Fulgencio Gil demands that the thousands of Lorca be respected who with effort and sacrifice carry out their plantations and farms: "here we live from this, to let our skin work on our dry land, fighting against desertification and spoiling every drop of water".
The Mayor of Lorca, Fulgencio Gil, along with several councilors of the Government Team, participated this morning in various commemorative events of the Constitution Day, an event that is celebrated tomorrow, a day in which precisely marks the XL Anniversary of its approval in referendum.
The Mayor has stressed that it is one of the great festivals of our country.
40 years have passed since the Spaniards backed by a very large majority the Constitution that since 1978 has watched over the safety of how many people live in this country.
The First Edil has indicated that, given the particular circumstances that we Lorca are suffering from the refusal to transfer to this land the water that corresponds to us, we must claim the full validity of our Magna Carta, which expressly states in its Article 138 that "The State guarantees the effective realization of the principle of solidarity enshrined in Article 2 of the Constitution, ensuring the establishment of an economic equilibrium, adequate and fair between the various parts of the Spanish territory", noting, moreover, that "the differences between The Statutes of the different Autonomous Communities may not imply, in any case, economic or social privileges. "
Fulgencio Gil has demanded that the thousands of Lorca be respected who with so much effort and sacrifice take forward the main socio-economic engine of our region.
Here we live from this, to let our skin work on our dry land, fighting hard and decisively against the advance of desertification, respecting the natural environment and putting in the pantries of all Europe the best agri-food products and with the highest quality.
Faced with this reality, we do not resign ourselves to bending our heads when they deny us water, but we demand that we be respected.
All Spaniards and residents in Spain must celebrate with joy the birthday of our Constitution and tell our colleagues, our friends and parents how important it is to live in a country that has a Magna Carta like ours.
Never in the history of Spain was there such an important text as the 1978 Constitution. That is why all Spaniards have to defend the Constitution, take care of it and respect it.
The Constitution is the guarantee of our country and the main defense of our fundamental rights.
While we have Constitution we will be free and equal.
As long as the Constitution exists, we will not have to be afraid.
The First Edil stressed that the anniversary of the Constitution is a very important party we have to celebrate with sincere joy for a text that is the guarantee of the rule of law in our country.
Spain is like a building of flats in which many different families live.
It is a stable and solid building.
But for a building to be stable it has to have strong foundations, which are capable of maintaining the solidity of all the houses.
In the buildings are concrete and cement elements that are responsible for stability.
In the great building that is Spain, its foundations are a series of values ​​that were established thanks to the Constitution and that were approved by the Spaniards in a referendum on December 6, 1978.
These values ​​or foundations that all Spaniards have under the Constitution are freedom, equality, justice, political pluralism and, of course, popular sovereignty.
The Spaniards are free.
Since we are born we are free, no one can own us or force us to do something that is not lawful or that threatens the freedom of another person.
Our freedom opens all the doors and turns us into human beings in fullness.
The Spaniards are the same.
We all have the same opportunities and the same rights.

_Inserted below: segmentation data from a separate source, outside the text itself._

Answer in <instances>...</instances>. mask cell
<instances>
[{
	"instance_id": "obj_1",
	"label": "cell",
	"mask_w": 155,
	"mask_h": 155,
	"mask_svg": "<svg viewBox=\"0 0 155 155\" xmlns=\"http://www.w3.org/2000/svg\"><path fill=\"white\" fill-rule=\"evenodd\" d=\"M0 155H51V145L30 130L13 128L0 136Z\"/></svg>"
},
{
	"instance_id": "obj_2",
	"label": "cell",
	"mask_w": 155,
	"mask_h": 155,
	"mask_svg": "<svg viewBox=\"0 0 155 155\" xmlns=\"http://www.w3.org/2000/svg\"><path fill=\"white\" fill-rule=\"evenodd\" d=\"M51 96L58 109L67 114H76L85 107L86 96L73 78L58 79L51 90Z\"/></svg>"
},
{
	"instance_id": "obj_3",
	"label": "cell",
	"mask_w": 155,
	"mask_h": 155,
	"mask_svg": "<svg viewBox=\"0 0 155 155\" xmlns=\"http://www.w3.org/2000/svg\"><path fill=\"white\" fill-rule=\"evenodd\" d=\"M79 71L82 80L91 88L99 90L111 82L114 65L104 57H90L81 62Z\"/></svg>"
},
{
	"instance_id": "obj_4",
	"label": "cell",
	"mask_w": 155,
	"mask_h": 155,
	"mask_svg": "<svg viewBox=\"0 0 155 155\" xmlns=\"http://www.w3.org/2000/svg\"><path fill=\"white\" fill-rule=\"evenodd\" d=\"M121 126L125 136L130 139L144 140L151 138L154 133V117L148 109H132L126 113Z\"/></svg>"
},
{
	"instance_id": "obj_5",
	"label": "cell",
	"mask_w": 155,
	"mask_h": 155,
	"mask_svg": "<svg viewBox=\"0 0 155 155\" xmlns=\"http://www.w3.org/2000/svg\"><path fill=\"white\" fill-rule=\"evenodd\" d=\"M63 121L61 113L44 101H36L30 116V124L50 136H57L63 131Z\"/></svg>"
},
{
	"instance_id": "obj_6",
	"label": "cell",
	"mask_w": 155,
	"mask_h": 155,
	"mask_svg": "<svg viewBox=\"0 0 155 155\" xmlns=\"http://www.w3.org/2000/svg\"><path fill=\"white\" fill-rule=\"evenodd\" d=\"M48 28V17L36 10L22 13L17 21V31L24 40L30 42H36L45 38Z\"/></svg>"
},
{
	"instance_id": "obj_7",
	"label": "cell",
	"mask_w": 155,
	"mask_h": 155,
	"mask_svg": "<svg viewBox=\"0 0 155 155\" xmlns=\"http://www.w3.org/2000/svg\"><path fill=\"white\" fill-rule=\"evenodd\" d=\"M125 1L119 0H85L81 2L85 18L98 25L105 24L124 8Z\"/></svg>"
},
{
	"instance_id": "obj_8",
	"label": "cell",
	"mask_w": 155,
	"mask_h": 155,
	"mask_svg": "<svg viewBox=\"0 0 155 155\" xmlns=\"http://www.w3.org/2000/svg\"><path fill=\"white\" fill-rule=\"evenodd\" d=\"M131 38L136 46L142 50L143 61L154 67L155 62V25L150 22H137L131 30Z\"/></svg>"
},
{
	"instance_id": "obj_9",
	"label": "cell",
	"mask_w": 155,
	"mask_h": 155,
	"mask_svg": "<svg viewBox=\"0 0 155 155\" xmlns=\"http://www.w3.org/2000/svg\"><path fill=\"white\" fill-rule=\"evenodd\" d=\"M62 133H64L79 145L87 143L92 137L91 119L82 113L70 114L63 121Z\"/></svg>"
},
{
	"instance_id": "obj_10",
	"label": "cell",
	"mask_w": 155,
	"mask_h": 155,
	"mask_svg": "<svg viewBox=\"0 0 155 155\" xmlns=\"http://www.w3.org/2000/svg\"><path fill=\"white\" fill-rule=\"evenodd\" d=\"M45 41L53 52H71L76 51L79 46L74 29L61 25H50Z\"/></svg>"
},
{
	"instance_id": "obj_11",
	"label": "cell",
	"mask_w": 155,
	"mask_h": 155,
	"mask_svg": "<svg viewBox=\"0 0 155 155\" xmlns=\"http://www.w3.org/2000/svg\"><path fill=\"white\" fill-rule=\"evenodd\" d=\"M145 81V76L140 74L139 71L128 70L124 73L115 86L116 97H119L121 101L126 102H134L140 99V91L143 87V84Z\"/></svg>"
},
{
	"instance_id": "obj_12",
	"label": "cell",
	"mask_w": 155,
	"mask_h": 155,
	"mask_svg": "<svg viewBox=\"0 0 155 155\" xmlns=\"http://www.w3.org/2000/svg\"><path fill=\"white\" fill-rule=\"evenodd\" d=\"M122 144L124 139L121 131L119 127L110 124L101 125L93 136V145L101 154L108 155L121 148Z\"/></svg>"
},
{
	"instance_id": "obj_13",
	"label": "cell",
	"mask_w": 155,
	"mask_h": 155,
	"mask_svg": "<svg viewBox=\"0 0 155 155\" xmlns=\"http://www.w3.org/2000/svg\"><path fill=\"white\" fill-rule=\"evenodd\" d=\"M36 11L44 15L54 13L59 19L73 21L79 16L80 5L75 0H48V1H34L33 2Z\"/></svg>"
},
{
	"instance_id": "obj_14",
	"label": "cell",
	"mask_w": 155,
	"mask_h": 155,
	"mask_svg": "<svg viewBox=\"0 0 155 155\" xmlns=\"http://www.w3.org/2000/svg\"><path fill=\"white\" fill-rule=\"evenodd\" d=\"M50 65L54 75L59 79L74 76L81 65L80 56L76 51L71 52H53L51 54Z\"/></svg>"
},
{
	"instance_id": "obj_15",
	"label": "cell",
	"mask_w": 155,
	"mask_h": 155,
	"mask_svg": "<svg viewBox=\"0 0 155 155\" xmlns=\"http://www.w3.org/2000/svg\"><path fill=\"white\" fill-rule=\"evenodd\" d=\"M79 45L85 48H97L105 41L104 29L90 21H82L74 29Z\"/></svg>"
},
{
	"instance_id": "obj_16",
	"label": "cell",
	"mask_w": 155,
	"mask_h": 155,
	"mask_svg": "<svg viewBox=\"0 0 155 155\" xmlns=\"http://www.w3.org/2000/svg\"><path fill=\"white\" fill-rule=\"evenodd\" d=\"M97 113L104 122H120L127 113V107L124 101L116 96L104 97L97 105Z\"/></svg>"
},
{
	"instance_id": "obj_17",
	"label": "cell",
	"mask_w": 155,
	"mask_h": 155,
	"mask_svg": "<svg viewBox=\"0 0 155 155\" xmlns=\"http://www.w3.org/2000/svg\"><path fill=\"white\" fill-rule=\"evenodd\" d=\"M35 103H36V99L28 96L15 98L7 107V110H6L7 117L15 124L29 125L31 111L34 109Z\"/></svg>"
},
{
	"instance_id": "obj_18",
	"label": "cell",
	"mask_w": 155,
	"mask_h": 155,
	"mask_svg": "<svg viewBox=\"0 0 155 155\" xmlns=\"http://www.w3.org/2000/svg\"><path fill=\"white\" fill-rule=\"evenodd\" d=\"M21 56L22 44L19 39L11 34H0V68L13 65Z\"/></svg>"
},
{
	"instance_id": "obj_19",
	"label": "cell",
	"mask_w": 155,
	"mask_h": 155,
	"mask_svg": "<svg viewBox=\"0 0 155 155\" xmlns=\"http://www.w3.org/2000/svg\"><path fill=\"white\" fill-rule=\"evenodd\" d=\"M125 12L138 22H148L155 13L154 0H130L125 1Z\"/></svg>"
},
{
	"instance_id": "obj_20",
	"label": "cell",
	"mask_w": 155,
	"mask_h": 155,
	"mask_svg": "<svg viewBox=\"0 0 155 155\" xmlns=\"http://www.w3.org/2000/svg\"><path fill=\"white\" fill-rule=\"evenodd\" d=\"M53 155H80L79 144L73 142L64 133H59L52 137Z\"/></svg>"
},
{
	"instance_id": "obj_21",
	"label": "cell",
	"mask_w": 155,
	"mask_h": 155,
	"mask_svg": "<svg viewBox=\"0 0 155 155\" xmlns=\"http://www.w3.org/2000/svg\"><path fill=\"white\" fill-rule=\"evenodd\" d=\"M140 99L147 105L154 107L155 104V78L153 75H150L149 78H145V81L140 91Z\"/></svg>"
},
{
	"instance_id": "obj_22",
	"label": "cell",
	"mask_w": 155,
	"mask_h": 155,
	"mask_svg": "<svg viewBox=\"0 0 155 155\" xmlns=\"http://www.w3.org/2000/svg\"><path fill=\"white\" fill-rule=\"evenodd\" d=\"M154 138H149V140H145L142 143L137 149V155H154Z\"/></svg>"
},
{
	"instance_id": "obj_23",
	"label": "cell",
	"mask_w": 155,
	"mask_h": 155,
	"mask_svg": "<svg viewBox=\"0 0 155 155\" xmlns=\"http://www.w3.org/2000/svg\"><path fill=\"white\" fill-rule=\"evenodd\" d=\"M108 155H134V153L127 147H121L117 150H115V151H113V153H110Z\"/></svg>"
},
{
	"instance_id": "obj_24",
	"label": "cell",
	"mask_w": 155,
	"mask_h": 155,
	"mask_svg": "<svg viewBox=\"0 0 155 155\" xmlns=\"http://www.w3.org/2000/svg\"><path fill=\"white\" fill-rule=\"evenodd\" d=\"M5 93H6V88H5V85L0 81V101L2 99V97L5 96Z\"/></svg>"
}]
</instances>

Whatever our sex, our skin color, our place of birth or our education, Spaniards are equal and we can not be discriminated against.
In Spain there is justice.
A person will never be allowed to harm the freedom of another person.
The laws, beginning with the Constitution itself, guarantee that our rights can not be violated.
Whoever commits a crime and attempts against another person, will be punished for it;
who suffers because another person attacks against it, can resort to justice to solve the problem.
In Spain, political pluralism prevails.
This means that there are different political options.
And there is popular sovereignty, which means that it is the Spaniards who choose their rulers.
Freedom, equality, justice, political pluralism and popular sovereignty are the keys that form our Constitution.
These are values ​​that, as a foundation, make Spain grow in peace and that Spaniards grow in happy coexistence.
The Spanish Constitution is the guarantee of all these values ​​thanks to what was its main virtue: consensus.
It was written by seven different men, of different parties and different tendencies, but they had in common their firm desire to elaborate a Constitution for all Spaniards, that had a future vocation, and that was valid for the adults of 1978, but also for the young people of the year 2018. Our Constitution is not the will of some over others, but reflects a collective effort of the Spanish to ensure a better society, to ensure a Spain in which all families can live in peace.
The Constitution has the immense capacity to encompass all Spaniards, to accommodate different men and women, but we share a country, aspirations and dreams;
that we suffer together when we have to suffer, but that we have the ability to unite and create the unimaginable: as a magnificent country or as a Consensus Constitution, of national reconciliation and solidarity among all Spaniards.